I did well the first month at sunrise. But then something happened and triggered me, and I cut again. I got sent to a hospital for a week then discharged back to sunrises care. I cut one more time after that, but wasn’t sent to the hospital. After that last incident I decided to try to make a change. I promised myself I wouldnt self injure again. I got through the rest of the program, doing great. I was discharged, claimed healthy and OK to function on June 14, 2002.
I came home and did well, for the first month. Then I started doing crack in august 2002. I believe that related to me starting cutting again. In october, I started again. I was senior in high school about to turn eighteen. In november I stopped doing crack. But I continued cutting due to major depression that I had. December 1st I dropped out of high school. I had a rough month and on December 25 I took an overdose on sixty Advil. The next morning I woke up much to my dismay, so the following night I overdosed on seventy Tylenol. After waiting several days, I decided I should go to the doctor and see about my liver and stuff, so I did, I was admitted to a hospital here with liver damage. I was there for four days. December 31 to January 3 2003. I got let out without going to a psychiatric hospital. But within the month I was in the psych hospital due to another suicide attempt.
In this stay is when my dad decided to tell me that my mother (they have been divorced since I was four and she lived in California) had hepatitis C. I dealt with it OK, I suppose. I got out of the hopital within a week, enrolled back in school, and tried to go on with life. My mother told me she had plenty of time left. In march I dropped out of school again, and went to go get my GED. I did so and got a job, and decided to try to start my life as an ‘adult’.

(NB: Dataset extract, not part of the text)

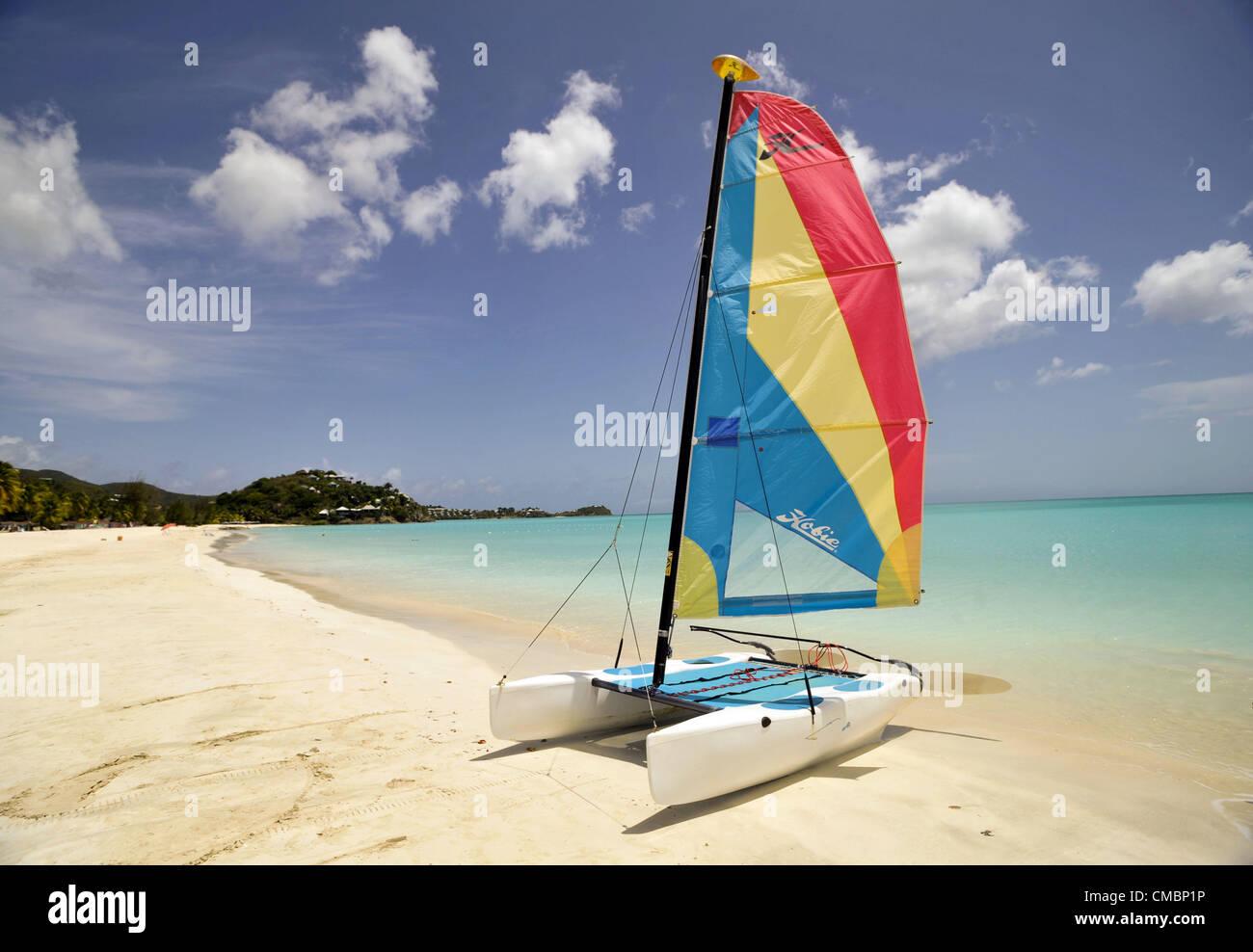 June 19, 2012 - Jolly Beach, Antigua, U.S. - A Hobi Cat sail boat sits ready for action on Jolly Beach on the Caribbean - Stock Image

Memorial day 2003, May 26th, I got a call from my grandpa at about noon. My mom had minor surgery, but due to her hepatitis she had internal bleeding and was in a coma. I remember that whole day vividly, and somehow I got through it without cutting. My friend and my boyfriend at the time and my dad where there with me all day. I remember at about 10:15 getting the call from my grandpa, telling me he had got there, that he had told her his goodbyes and mine, telling her I loved her, and then five minutes later she passed away. I didn’t know what to think or feel. But my friend and my boyfriend and my dad stayed with me all night. Summer wasn’t bad, I kept myself busy with work, and recreation drugs, my cutting was off and on, but in october I cut my wrist, and wond up in the hospital again. I got out within days, and then in December I wouldn up in the hosiptal again with liver damage from an OD of a hundred Tylenol. I got out. I ended up breaking up with my boyfriend and I had someone new move in to my apartment.
My cutting was off and on there but when I did it it was bad. I OD’d once on Benadryl, which landed me in a mental hopital because I was in pure hallucinations when cops picked me up from the food lion across from my apartment. I got out and mostly I just drank and smoked pot and partied it up. I moved home about a year a half ago. Since then my incidents have been about the same. Not to many, but when they are they are bad. I’ve wound up with stitches a couple times. Most of the time I got out of the psychiatric hospital because I didn’t have insurance. My last incident was about a month ago, when I cut my wrist again. I hope that it will be the last, but you never know honestly. All I can say is I’m just gonna try to take it one day at a time.